The Clinton Nuclear Generating Station is located near Clinton, Illinois. It is a General Electric Generation II boiling water reactor with a one thousand megawatt generation capacity. It was built by Illinois Power and put into operation in 1987 with a forty year operating license until 2026.The plant owners also own a five thousand acre cooling reservoir, most of which is open for recreational use. In 1999, Exelon bought the power plant from Illinois Power for forty million dollars.
The population in the NRC plume exposure pathway zone with a radius of ten miles around the plant contains about fifteen thousand people. The NRC ingestion pathway zone with a radius of fifty miles around the plant contains about eight hundred thousand people. The estimated risk of an earthquake that could damage the plant is very low.
In April of 1996, failure of an electrical transformer caused an automatic shutdown of the reactor. The reactor was maintained in what is known as a hot standby condition because that would reduce the time that the reactor would have to be offline. This put a severe strain on a seal in the recirculating pump. In June of 1996, the reactor was shut down again and placed in a hot standby mode. They could have used this shutdown to find and fix the seal in the pump but they did not. Consequently, in September, the plant operators had to work to fix the pump seal which was leaking. The measures that they took deviated from the correct and safest procedures required in such circumstances. The reactor was allowed to operate for several extra hours even though its condition mandated a shutdown which was eventually accomplished.
When the NRC sent in a team of inspectors to investigate the improper responses to the problem with pump seal, many other problems were found. The operators of the plant worked on fixing the list of problems and notified the NRC that they were ready to restart the reactor in August of 1997. The next day, a circuit breaker broke down at the reactor. The NRC which had been ready to grant the restart cancelled permission, partly because they had just fined the operators of the plant for having problems with the circuit breakers. A major finding of the NRC was that there was not a sufficient focus on safety at the Clinton reactor. The problems at Clinton and six other reactors in 1997 prompted the NRC to change their processes for plant inspections.

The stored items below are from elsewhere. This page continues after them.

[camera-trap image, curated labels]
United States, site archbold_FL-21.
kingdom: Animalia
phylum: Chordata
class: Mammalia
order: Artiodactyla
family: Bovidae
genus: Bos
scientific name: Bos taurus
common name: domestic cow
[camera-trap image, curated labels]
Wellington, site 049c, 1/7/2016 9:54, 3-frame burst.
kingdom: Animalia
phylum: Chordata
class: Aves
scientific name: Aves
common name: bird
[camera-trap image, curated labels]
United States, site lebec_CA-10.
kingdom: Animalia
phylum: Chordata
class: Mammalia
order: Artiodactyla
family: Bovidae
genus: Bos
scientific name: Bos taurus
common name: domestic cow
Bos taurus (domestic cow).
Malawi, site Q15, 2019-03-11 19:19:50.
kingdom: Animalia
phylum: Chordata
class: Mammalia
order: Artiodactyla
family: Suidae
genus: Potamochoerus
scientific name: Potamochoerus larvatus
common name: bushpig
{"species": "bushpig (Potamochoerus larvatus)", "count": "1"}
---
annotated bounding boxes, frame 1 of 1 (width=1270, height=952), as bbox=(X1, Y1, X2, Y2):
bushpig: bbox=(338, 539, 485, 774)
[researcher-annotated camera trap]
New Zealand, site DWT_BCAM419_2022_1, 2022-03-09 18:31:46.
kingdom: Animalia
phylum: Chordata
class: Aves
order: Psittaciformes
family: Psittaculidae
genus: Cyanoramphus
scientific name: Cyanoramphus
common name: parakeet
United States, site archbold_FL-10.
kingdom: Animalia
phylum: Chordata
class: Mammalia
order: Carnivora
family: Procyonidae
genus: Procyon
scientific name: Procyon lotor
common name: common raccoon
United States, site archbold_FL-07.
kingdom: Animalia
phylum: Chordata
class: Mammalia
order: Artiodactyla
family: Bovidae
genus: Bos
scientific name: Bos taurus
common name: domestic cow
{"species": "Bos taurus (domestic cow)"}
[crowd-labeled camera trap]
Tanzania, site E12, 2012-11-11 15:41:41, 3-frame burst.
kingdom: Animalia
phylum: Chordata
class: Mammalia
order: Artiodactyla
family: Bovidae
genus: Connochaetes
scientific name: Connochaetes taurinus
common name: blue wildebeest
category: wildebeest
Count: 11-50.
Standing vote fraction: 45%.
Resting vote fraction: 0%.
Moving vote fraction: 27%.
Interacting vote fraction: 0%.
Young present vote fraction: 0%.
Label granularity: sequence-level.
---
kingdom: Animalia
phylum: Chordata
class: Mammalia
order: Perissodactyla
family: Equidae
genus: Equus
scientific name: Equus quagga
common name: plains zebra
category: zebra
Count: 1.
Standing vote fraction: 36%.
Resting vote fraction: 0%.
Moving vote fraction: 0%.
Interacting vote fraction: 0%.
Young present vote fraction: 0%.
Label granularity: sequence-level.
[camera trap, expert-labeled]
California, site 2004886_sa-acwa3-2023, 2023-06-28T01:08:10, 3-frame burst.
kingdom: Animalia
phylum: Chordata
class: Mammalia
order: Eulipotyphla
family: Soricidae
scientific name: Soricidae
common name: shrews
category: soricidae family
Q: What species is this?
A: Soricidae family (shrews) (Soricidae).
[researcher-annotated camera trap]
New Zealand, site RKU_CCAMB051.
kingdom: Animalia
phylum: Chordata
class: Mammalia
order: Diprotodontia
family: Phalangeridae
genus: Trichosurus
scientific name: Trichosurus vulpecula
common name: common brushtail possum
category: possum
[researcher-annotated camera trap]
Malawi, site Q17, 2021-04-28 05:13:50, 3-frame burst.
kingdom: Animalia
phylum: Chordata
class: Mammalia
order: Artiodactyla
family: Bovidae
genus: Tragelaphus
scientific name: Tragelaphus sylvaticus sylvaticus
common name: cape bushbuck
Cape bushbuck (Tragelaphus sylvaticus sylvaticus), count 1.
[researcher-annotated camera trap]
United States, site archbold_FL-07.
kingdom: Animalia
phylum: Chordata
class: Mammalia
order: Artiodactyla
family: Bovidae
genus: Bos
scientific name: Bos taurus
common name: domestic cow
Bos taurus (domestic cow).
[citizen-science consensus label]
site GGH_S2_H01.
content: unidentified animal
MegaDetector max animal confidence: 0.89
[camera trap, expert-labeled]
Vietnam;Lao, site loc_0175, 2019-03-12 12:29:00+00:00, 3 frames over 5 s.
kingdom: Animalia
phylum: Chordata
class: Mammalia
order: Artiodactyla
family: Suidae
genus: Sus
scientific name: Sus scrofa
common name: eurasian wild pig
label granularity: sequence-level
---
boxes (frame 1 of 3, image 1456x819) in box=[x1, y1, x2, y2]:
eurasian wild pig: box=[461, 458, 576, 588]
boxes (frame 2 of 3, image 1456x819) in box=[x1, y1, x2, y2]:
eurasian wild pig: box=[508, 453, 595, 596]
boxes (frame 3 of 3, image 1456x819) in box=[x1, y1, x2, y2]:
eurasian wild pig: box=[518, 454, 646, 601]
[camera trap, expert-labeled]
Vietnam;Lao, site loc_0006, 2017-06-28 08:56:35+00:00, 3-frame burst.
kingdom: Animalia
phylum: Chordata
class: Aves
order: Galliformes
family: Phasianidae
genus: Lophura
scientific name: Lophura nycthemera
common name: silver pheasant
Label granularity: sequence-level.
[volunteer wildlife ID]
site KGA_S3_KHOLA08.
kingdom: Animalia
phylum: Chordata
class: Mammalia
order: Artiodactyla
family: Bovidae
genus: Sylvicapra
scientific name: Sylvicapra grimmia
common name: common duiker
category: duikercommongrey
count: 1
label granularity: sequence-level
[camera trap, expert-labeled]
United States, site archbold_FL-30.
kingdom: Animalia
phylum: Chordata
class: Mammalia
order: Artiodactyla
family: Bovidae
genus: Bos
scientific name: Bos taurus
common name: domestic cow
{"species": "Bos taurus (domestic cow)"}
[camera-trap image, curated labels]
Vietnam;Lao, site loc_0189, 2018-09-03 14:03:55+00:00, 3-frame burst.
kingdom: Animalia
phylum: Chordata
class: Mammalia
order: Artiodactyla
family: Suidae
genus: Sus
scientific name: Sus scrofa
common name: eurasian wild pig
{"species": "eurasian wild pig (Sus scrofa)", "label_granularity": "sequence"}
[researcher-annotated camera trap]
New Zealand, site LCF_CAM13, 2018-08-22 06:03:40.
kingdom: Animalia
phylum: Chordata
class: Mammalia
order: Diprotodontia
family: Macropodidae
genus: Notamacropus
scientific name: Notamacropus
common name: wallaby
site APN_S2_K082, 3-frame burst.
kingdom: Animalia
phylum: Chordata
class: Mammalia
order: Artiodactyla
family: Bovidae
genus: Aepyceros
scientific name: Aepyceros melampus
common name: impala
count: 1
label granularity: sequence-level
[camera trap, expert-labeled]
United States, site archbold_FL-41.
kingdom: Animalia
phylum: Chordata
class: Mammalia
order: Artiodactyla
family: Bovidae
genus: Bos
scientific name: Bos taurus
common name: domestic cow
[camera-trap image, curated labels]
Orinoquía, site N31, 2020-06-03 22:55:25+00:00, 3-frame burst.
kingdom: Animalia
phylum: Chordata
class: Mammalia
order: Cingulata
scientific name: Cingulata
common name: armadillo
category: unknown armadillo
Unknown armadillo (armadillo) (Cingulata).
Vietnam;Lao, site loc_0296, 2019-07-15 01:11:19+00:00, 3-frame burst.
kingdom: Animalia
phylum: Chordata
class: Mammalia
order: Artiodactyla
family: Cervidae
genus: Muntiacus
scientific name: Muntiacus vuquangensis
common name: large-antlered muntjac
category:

In 1997 and 1998, there were multiple repairs, attempts to restart the reactors and multiple inspections by and fines by the NRC. The NRC found numerous violations of proper procedures, many necessary repairs and changes at the reactor, serious problems with staff training and insufficient concern with safety in general. It took two more years of work on the reactor before the NRC was ready to grant permission for a restart. Finally in 1999, the operators at Clinton had cleared the backlog of changes required by the NRC and the reactor was restarted after been out of service for over two year.